#iorestoacasa… La decisione giusta

Oggi come persona sei l’esito delle decisioni che hai preso da una vita, ferma restando la decisione che hanno preso i tuoi genitori di farti venire al mondo. Ferme restando e valendo altre ipotesi sulla genesi del mondo e sulle decisioni riguardo alla venuta di ciascuno di noi al mondo…
La tua vita è disegnata dalle decisioni che prendi. Piccole e grandi. Caffè o tè? Mare o montagna? Figli o no? Lavoro dipendente o altro? Tradire o no? Confessare o meno? Uscire o non uscire?
La tua giornata è piena di decisioni nei tuoi vari ambiti di vita e nei ruoli che incarni. Come partner, come genitore, come figlio, come lavoratore, come amico, ecc.
La vita ti presenta da sempre e per sempre ti presenterà vari bivi, almeno un bivio, oppure un trivio, insomma la necessità di prendere una tra molteplici strade.
Cosa ti hanno insegnato le decisioni che hai preso in passato?
Le decisioni che devi prendere ti presentano sempre uno o più opposti o dilemmi da vivere nella tua esperienza: certezza vs imprevedibilità, fiducia vs controllo, controllo personale vs controllo altrui, benefici vs rinunce, rimorsi vs rimpianti.
Quando devi prendere una decisione, immagini le conseguenze, cerchi di prevedere gli scenari che potranno derivare dalle tue scelte, per decidere innanzitutto quale prezzo pagare, quale rischio correre, cosa inseguire, cosa lasciarti alle spalle.
Ma anche cosa sbagliare, cosa sarà eventualmente rimediabile e cosa potrebbe essere irrimediabile.
Il dilemma fondamentale è: se facessi questo, cosa succederebbe? E se invece facessi quest’altro, cosa succederebbe? Per ogni strada c’è l’alternativa.
Se… Però…
Sì,… Però…

Dunque, in sintesi, la decisione RICHIEDE TRE INGREDIENTI.

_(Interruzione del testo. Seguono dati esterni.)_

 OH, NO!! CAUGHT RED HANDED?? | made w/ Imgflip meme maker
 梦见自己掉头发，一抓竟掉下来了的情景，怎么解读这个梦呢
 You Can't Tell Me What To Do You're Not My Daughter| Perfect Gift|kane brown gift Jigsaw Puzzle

Ci vuole CONSAPEVOLEZZA di valori (cosa per te è importante), di priorità (cosa deve venire per primo, a cosa non vuoi proprio rinunciare, cosa deve essere presente nella tua scelta), di rinunce da mettere in conto, chiaramente.

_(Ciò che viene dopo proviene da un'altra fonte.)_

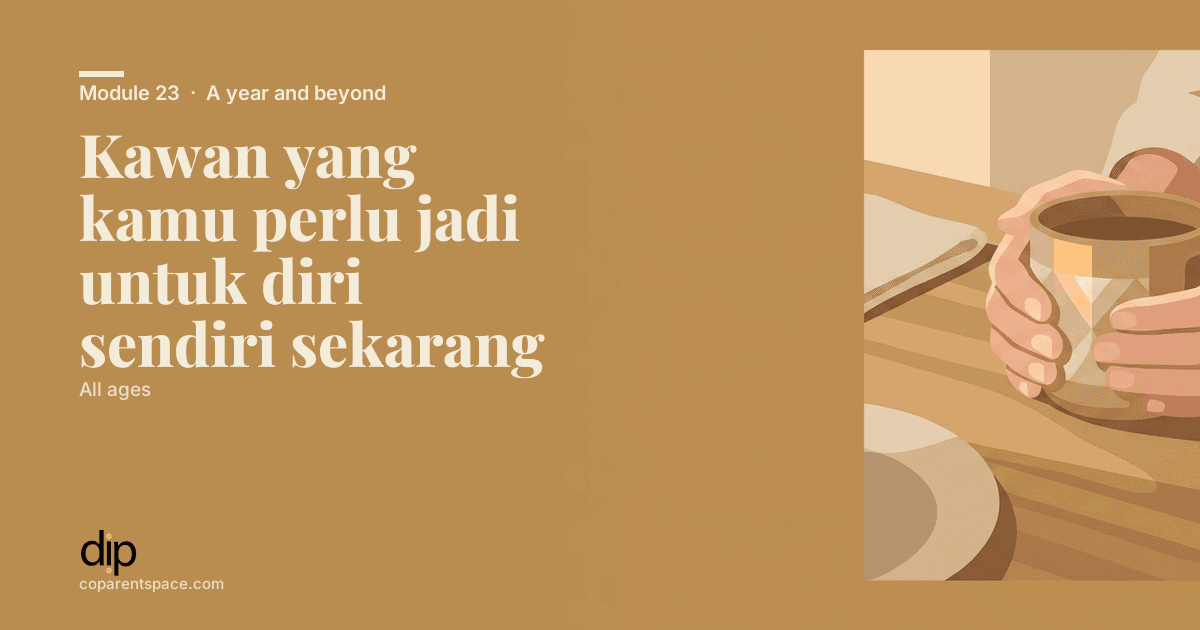 Kawan yang kamu perlu jadi untuk diri sendiri sekarang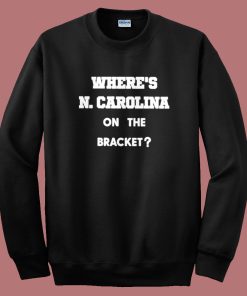 Where Carolina On The Bracket Sweatshirt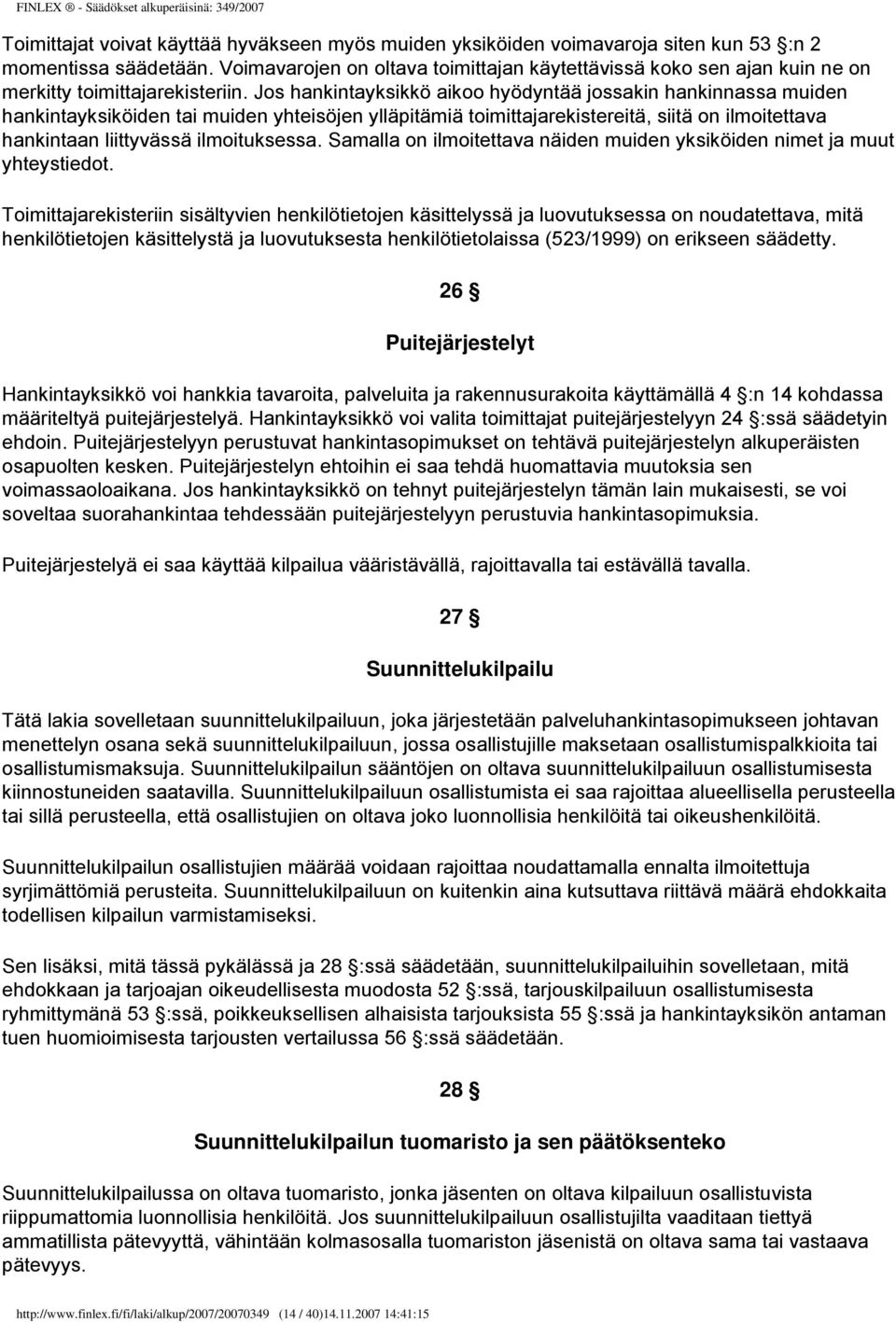 Jos hankintayksikkö aikoo hyödyntää jossakin hankinnassa muiden hankintayksiköiden tai muiden yhteisöjen ylläpitämiä toimittajarekistereitä, siitä on ilmoitettava hankintaan liittyvässä ilmoituksessa.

Ci vuole RESPONSABILITÀ ovvero fare una scelta comunque non completamente prevedibile nei suoi esiti né completamente controllabile in modo diretto e ovviamente non perfetta, se per perfetto si intende riuscire ad avere o raggiungere tutto, tutti i bisogni soddisfatti, tutti i desideri realizzati, tutti contenti nessuno escluso, tutti soddisfatti nessuno deluso. Per le missioni impossibili ancora non siamo attrezzati come specie.

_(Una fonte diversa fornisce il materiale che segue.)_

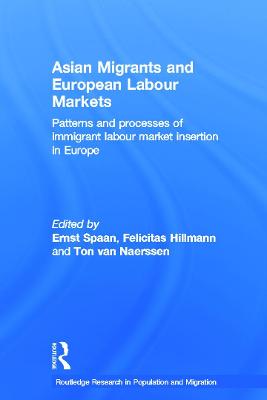 Asian Migrants and European Labour Markets: Patterns and Processes of Immigrant Labour Market Insertion in Europe - Spaan, Ernst (Editor), and Hillmann, Felicitas (Editor), and van Naerssen, Ton (Editor)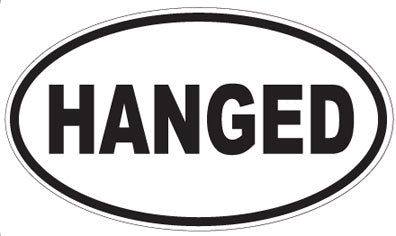 HANGED - Oval Sticker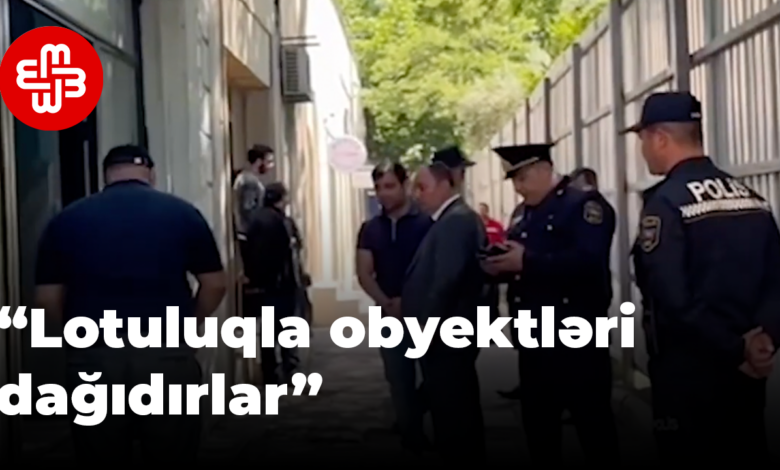 Prezident keçən yolda söküntü: “Lotuluqla obyektləri dağıdırlar”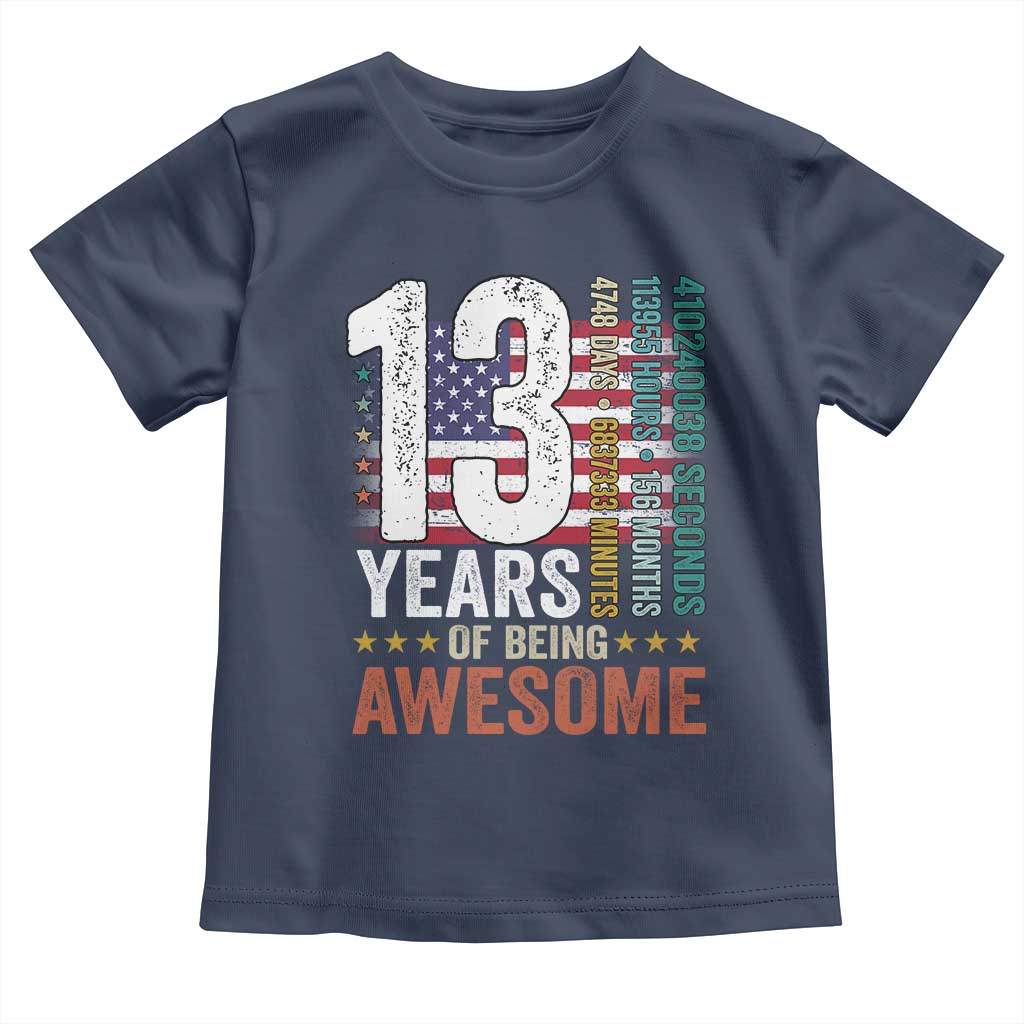 Funny 13th Birthday Toddler T Shirt 13 Years 156 Months Of Being Awesome American Flag - Wonder Print Shop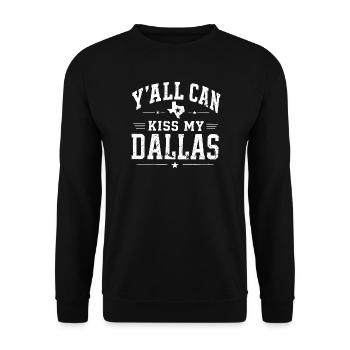 Ihr könnt meine Dallas-Attitüde mal kreuzweise. - Unisex Pullover - Schwarz - Vorne - Alina (178cm) & Michal (187cm)
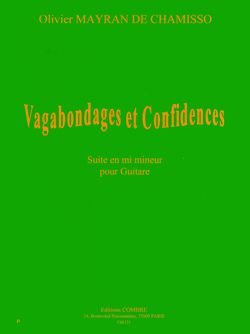 Olivier Mayran de Chamisso: Vagabondages et confidences - Suite en mi m.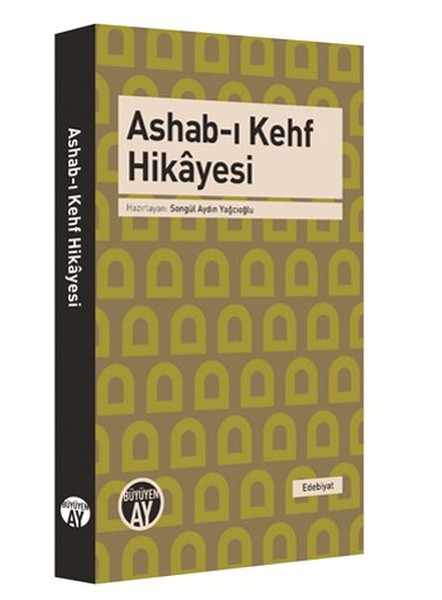 Ashab-ı Kenf Hikayesi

E ci vuole un METODO EFFICACE. Un metodo AIA. Azione. Informazione. Azione. Se e vero che esistono due tipi di fallimenti: “agire senza pensare” e “pensare senza agire”, allora rifletti il giusto e quindi agisci. Quando agisci capisci, puoi comprendere cosa ha funzionato e cosa no, in modo che l’azione successiva terrà conto delle informazioni fondamentali che hai raccolto e delle riflessioni che hai fatto.
Quale sarà la tua prossima decisione?